***** Data shown *****

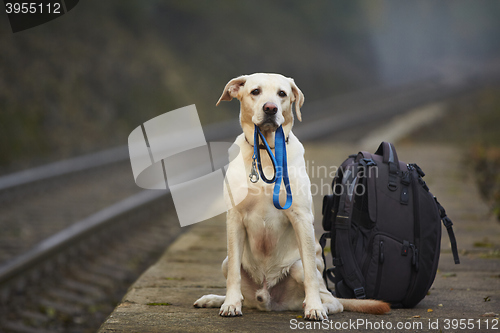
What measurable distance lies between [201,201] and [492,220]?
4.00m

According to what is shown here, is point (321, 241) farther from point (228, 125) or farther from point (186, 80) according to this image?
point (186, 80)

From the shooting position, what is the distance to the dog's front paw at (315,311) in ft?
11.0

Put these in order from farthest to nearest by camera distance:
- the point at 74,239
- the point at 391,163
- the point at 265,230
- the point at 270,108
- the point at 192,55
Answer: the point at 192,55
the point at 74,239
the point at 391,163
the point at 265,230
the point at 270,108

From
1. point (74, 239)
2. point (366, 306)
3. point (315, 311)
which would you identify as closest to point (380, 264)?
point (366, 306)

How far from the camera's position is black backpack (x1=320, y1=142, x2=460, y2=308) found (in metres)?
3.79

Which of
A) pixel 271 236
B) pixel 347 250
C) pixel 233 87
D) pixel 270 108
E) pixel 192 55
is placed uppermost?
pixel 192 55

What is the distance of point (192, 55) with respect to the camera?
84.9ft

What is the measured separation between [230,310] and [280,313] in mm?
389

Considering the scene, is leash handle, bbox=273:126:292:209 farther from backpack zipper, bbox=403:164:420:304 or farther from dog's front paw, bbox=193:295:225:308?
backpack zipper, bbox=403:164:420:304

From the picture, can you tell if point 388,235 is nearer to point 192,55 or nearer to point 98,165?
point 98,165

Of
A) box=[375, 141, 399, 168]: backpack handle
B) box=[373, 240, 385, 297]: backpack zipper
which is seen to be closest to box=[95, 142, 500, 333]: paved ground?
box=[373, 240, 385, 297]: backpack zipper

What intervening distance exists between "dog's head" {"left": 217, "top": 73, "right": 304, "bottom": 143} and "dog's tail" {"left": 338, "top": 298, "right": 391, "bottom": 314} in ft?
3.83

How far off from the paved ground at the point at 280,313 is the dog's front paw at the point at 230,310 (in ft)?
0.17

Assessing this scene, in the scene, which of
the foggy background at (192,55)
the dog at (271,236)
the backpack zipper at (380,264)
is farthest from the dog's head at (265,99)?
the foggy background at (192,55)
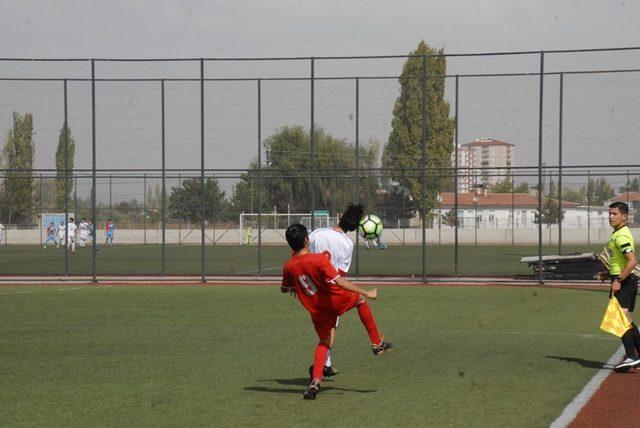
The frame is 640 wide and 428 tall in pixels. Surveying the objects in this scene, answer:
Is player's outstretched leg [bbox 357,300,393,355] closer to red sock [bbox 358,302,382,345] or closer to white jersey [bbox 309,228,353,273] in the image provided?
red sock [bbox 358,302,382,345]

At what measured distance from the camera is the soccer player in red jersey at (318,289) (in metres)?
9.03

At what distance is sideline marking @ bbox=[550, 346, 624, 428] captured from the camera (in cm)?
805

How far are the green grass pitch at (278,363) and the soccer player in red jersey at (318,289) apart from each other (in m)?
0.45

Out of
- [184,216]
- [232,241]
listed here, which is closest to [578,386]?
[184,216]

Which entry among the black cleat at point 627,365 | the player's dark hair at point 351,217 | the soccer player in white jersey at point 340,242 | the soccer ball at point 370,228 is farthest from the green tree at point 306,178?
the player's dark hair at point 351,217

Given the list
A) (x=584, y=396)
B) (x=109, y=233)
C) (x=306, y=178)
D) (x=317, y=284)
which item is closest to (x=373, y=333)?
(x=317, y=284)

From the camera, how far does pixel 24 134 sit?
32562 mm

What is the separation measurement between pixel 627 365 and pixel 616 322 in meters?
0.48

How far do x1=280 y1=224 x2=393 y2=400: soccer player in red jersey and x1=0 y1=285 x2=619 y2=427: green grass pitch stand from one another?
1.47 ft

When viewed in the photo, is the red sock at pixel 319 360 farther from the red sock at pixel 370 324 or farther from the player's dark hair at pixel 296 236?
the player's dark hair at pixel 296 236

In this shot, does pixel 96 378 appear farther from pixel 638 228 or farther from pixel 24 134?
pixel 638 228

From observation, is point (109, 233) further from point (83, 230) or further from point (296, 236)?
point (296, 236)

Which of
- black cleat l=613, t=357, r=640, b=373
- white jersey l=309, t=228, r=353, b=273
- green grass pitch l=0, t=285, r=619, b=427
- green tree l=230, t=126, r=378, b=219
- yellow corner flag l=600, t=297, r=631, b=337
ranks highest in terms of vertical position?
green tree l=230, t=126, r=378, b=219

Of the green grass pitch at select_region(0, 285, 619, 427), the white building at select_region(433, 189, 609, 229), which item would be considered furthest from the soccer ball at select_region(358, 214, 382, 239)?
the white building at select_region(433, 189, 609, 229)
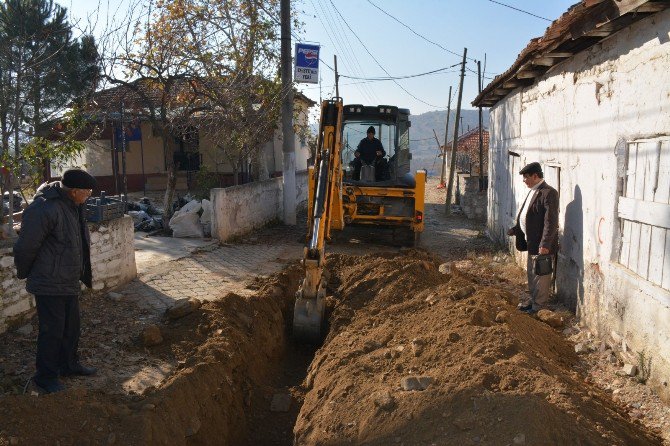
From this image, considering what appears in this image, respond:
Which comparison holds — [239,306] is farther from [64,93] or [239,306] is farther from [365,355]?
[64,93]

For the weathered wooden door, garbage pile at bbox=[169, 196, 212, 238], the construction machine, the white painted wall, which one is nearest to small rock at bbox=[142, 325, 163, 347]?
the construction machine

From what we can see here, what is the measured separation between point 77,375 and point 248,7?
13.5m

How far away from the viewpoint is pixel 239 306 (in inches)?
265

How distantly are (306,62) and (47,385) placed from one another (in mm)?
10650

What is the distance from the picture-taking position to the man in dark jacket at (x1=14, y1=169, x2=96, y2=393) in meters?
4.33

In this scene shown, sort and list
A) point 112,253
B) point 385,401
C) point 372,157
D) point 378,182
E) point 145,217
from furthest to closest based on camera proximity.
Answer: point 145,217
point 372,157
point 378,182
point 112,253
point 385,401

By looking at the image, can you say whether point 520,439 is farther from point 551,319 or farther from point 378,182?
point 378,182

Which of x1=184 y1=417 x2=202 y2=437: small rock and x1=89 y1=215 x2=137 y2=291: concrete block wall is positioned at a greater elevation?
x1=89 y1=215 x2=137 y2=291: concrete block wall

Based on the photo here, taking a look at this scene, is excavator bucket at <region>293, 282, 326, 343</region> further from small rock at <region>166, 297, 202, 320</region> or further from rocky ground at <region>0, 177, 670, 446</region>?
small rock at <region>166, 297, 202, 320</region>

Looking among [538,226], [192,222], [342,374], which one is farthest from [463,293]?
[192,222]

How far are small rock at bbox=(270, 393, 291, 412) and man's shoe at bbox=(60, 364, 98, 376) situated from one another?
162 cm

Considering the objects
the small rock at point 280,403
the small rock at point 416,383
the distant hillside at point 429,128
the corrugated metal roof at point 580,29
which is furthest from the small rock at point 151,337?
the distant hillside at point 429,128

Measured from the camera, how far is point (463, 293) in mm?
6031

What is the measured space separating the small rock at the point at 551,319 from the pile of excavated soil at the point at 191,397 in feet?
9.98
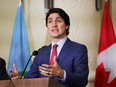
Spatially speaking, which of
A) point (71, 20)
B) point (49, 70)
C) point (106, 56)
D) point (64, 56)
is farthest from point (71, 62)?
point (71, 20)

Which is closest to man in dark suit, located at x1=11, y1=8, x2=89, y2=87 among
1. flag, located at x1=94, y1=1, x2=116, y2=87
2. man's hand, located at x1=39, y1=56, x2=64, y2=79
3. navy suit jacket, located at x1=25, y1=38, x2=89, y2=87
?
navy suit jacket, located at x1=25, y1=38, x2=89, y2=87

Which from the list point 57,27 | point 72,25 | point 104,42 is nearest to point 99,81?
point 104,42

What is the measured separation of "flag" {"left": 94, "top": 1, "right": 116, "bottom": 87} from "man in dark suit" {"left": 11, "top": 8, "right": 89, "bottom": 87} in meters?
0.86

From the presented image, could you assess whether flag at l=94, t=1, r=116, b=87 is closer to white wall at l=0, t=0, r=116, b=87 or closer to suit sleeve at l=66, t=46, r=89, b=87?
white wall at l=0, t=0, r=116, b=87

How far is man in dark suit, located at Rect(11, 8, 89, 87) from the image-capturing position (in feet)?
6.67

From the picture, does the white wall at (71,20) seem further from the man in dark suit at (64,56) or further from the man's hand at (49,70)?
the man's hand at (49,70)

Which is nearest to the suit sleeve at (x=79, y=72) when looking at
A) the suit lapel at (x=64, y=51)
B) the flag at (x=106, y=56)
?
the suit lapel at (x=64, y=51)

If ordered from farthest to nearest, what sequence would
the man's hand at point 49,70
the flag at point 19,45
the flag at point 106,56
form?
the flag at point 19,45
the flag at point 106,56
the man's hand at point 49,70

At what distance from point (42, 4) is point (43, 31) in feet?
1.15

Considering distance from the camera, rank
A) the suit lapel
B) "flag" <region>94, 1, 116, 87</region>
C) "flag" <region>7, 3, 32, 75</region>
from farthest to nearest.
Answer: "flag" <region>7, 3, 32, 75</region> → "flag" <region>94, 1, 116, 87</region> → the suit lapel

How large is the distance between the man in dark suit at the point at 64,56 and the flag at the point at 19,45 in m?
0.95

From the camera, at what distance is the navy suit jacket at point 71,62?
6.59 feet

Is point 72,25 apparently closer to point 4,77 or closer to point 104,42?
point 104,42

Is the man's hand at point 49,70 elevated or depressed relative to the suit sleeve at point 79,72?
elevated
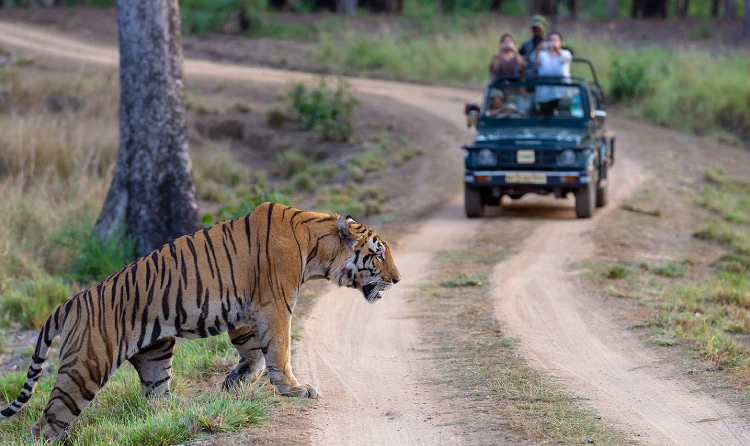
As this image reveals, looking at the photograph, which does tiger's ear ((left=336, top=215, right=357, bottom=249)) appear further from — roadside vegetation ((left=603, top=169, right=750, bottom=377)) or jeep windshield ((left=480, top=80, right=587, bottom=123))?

*****
***** Data shown *****

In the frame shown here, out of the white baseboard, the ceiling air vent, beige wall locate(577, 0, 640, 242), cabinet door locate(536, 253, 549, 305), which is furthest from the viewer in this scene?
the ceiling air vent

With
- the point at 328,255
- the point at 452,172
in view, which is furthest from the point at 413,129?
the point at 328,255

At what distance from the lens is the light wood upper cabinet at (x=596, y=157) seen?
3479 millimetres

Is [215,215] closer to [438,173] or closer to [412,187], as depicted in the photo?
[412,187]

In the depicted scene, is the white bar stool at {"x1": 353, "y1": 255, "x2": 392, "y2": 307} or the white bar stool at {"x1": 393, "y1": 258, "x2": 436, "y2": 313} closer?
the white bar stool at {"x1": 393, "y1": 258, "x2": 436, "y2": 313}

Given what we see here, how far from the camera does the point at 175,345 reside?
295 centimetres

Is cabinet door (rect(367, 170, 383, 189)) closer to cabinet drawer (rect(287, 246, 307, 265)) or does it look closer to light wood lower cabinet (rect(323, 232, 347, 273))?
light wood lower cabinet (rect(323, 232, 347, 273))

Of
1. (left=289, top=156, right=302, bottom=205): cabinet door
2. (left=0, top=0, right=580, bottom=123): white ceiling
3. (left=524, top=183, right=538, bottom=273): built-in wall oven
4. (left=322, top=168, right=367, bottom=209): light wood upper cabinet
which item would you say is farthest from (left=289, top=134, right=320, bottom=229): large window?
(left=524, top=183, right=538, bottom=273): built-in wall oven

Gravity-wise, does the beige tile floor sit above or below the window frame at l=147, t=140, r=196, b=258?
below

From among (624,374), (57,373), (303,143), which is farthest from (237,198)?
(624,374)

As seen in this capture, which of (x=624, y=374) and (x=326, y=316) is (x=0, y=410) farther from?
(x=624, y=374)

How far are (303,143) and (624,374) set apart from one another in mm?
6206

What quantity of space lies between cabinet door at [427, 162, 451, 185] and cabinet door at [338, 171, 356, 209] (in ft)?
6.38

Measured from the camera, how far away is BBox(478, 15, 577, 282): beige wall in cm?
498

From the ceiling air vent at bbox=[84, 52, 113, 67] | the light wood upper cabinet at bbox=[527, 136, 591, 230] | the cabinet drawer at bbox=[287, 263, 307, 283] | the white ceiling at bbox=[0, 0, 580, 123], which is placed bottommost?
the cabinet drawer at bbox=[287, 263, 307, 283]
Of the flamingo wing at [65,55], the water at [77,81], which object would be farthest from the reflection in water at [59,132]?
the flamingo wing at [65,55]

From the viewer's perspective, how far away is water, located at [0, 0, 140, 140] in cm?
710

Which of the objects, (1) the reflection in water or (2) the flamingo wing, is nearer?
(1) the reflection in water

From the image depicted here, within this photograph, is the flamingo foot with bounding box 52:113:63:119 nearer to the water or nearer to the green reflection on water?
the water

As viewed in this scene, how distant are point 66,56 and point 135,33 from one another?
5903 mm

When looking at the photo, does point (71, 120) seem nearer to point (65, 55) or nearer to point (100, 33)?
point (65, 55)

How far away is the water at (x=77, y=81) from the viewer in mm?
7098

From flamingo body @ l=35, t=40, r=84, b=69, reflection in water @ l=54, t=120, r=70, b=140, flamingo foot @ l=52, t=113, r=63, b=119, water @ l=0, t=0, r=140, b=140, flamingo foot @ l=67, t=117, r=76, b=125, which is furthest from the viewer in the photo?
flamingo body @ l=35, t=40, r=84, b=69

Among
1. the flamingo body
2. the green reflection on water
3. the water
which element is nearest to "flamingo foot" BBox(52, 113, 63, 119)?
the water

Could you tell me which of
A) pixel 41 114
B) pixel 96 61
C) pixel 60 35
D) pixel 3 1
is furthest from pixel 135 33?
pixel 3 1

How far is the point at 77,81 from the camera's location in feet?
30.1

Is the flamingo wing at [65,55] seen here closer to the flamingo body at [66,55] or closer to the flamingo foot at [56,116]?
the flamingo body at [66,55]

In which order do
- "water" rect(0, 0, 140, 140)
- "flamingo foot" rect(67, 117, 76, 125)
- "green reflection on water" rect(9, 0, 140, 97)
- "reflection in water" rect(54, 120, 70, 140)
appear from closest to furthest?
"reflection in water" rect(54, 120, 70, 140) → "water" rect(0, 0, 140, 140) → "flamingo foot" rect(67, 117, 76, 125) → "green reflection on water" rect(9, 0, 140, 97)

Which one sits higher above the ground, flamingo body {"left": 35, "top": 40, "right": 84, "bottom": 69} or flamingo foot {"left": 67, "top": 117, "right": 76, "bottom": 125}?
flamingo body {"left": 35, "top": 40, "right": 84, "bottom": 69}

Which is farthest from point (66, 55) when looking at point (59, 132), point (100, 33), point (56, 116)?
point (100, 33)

*****
***** Data shown *****

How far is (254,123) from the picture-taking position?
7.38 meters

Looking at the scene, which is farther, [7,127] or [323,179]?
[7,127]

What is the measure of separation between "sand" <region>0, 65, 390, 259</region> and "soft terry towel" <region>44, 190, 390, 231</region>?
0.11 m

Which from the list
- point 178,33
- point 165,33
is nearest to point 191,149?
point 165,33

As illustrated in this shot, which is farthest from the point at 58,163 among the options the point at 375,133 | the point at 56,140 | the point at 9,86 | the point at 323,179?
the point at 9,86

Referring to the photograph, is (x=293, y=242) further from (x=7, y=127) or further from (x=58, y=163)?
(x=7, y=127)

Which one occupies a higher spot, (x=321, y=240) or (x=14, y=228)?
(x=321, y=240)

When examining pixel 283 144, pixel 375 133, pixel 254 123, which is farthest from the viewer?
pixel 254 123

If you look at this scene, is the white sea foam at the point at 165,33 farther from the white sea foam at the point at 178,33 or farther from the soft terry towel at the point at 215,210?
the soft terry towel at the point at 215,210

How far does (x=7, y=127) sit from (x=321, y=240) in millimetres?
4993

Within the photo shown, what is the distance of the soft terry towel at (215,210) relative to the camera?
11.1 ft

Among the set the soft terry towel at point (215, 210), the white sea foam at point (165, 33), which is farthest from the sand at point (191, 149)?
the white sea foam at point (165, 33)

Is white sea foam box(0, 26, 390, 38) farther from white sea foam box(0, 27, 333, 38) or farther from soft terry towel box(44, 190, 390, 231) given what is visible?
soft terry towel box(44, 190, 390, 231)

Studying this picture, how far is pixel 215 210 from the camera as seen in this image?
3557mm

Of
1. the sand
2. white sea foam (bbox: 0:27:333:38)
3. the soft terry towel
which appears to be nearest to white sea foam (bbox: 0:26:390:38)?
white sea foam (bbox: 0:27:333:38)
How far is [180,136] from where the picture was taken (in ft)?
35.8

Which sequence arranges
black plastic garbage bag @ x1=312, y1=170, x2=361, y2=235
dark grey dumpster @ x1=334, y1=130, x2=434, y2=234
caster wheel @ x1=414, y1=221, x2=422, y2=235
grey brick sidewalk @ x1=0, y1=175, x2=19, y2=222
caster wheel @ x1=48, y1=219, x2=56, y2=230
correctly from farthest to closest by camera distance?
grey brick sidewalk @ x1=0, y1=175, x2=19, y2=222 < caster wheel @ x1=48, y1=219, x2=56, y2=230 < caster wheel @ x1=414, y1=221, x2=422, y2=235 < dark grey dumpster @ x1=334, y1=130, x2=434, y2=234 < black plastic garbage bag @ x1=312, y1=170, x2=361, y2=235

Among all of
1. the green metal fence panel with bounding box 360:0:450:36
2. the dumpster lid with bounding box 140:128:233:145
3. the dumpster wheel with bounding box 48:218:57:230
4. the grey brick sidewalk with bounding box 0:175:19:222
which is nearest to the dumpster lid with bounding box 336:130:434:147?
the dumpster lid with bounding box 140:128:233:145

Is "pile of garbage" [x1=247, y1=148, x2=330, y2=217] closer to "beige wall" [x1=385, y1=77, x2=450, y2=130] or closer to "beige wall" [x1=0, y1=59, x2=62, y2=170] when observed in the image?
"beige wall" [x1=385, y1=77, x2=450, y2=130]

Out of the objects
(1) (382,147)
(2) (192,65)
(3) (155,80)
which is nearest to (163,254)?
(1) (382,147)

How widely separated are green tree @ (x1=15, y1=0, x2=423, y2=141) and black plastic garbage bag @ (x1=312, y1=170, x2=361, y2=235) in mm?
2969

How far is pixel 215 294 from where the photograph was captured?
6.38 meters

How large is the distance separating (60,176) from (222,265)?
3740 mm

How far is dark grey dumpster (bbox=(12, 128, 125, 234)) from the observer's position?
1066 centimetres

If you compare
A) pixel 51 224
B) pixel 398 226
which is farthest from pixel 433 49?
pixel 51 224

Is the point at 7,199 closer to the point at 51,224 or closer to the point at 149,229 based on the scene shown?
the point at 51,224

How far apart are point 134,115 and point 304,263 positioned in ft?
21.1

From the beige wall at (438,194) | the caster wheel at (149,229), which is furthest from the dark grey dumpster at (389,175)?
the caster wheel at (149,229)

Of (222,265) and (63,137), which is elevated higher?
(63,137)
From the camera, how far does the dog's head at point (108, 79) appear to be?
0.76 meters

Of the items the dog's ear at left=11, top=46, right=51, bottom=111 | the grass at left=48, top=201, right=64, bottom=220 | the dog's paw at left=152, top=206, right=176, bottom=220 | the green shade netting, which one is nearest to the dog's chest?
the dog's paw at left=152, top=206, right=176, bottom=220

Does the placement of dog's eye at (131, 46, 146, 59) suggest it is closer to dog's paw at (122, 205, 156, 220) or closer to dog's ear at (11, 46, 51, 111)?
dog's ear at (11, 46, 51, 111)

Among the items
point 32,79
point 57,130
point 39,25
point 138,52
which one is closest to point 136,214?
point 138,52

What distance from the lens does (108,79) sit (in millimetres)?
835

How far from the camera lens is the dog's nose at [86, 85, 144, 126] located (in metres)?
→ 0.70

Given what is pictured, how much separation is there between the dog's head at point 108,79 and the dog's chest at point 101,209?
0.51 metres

*****

**Work instructions:** Transcribe the listing above verbatim, starting at the line that contains "If you compare" and ending at the line that contains "0.76 meters", with both of those lines included.

**The completed task:**
If you compare
A) pixel 51 224
B) pixel 398 226
which is farthest from pixel 433 49?
pixel 51 224

Is the point at 7,199 closer to the point at 51,224 or closer to the point at 149,229 based on the scene shown?
the point at 51,224

How far apart are point 134,115 and point 304,263 positioned in ft?
21.1

From the beige wall at (438,194) | the caster wheel at (149,229), which is furthest from the dark grey dumpster at (389,175)?
the caster wheel at (149,229)

Of (222,265) and (63,137), which is elevated higher?
(63,137)
From the camera, how far does the dog's head at point (108, 79) appear to be?
0.76 meters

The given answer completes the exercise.